I don't really know what they do as treatment, I'd be interested if someone would share their experience. I don't really know how long he'll be in, I thought it was usually 2 weeks, but he's taking a whole 6 which I think he needs desperately. He usually works like crazy, gets called in all crazy hours. He could use the rest. I just hope the treatment helps. He is terrified of meds, afraid they'll make his symptoms worse.

Not sure what else I want to say. My head is spinning in all different directions. I just got home from a 12 hour work day. I'm relieved that he'll be safe for now and he's getting help, I'm hurt that he didn't tell me, but I'm happy that he did tell me when I asked. I dont know if he'll be able to contact me. I will be wondering the whole time how he's doing. I can't think straight.
 
I'm interested to hear what inpatient PTSD treatment entails, too.

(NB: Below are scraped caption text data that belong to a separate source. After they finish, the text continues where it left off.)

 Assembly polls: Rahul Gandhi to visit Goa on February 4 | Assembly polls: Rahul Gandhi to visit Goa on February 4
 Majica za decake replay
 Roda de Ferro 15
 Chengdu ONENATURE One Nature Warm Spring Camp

I'm a sufferer (not a supporter), but my only inpatient experience was a four-day period in the hospital, and their only goal was to hold me until I convinced them I wouldn't kill myself. :rolleyes:

You're right—you can rest easy knowing that he won't be hurt. Deep breath of relief.

In my experience, I was able to make phone calls, have visitors, and even use my cell phone. I don't think they'll cut him off completely, but if they do I'm sure they'll say there's some therapeutic reason for it.

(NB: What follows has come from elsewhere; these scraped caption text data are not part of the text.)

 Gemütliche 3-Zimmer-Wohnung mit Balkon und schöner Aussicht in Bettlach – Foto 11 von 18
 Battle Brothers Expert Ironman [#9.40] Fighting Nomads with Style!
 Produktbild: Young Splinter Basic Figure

I'd encourage you not to take it personally that he didn't proactively tell you. I'm glad he was honest with you when you asked. Sometimes the burden weighs down so heavily, and the effort required to tell another is far too great. When we take off our happy-face mask and talk about what's really happening, we also have to pay attention to and FEEL what's really happening, and I know I will go to great lengths to avoid those horrible feelings. Even if you are the most important person in the world to him, please don't take it personally.

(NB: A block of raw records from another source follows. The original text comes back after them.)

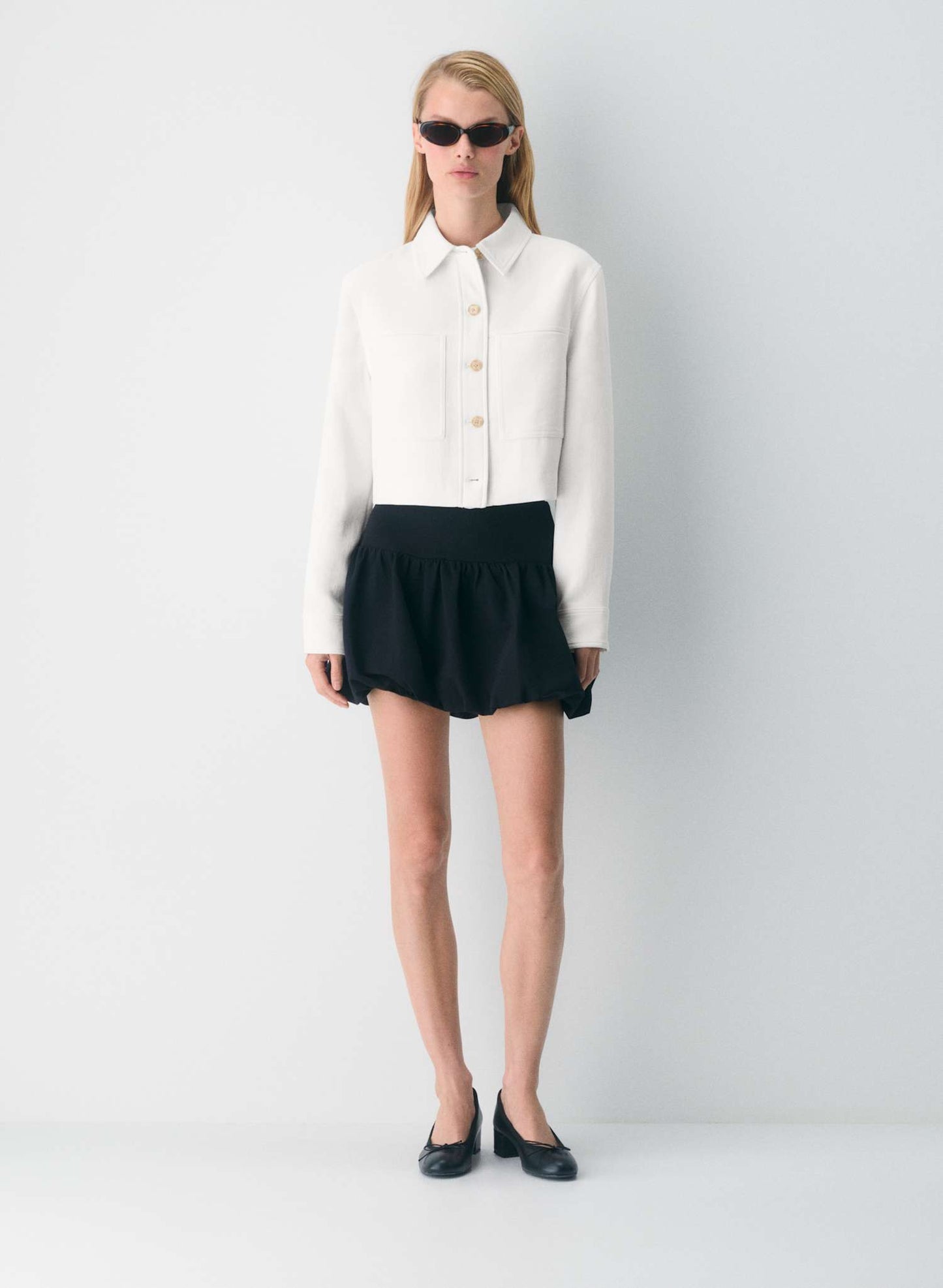 Wilfred Little Cropped Jacket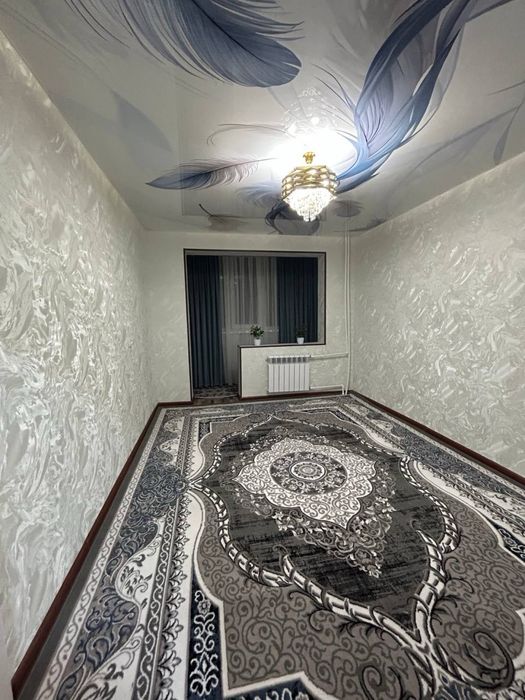 3 xonalik 1 qavat 75 m2.  Sentralni apteka  iD A SH  R
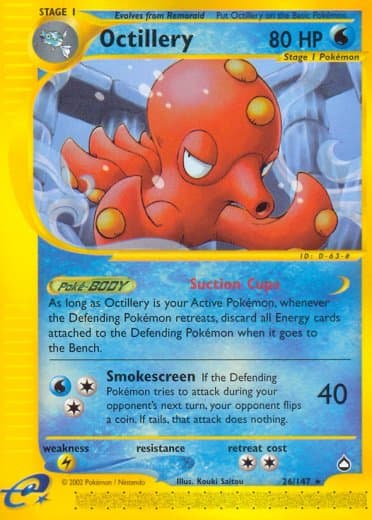 Octillery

It's been so tough for me lately I would LOVE to experience a 6-week inpatient treatment. I would love 'round-the-clock therapy to help me improve, even though improvements would probably not be as big as I'd hope. I think most people would think being "locked up" for weeks is horrible, but I'm in such a state that I would view it as a luxury to be enjoyed. I wouldn't know where to find such an inpatient program, let alone pay for it right now, but if you have updates later on we'd love to hear 'em.

I hope you find peace in this trying time.
 
I'm not sure that he'll be in the hospital the whole 6 weeks. I've known other people to be in for 2 weeks when they are suicidal, depending on insurance. Even 4 days inpatient is better than nothing. If he tells me anything about what they are doing for him I'll post it here. Thanks for the support.
 
@Glara, I am so glad he is getting the help he needs. My sufferer was at an inpatient treatment center for a period of time (it was before we met, so I'm not sure how long... I think it was at least 3 months though). He said it was the best thing he ever did.

I know he was able to have day passes, visitors, and his phone after a certain point. I don't know if that is standard or not.
 
@Sweetpea76 he didn't say how long he'd be there, or give me any details really. I didn't ask. I had discussed it with him earlier, he said he'd talk about it with his T. I'm guessing that's how the arrangements were made. I hope to hear from him at some point, but at least I know he's safe for the moment. He's very anti-med. I hope in there they can get him on the right meds and he'll feel better. I don't know how long he'll be in there or where he is. I just hope it helps.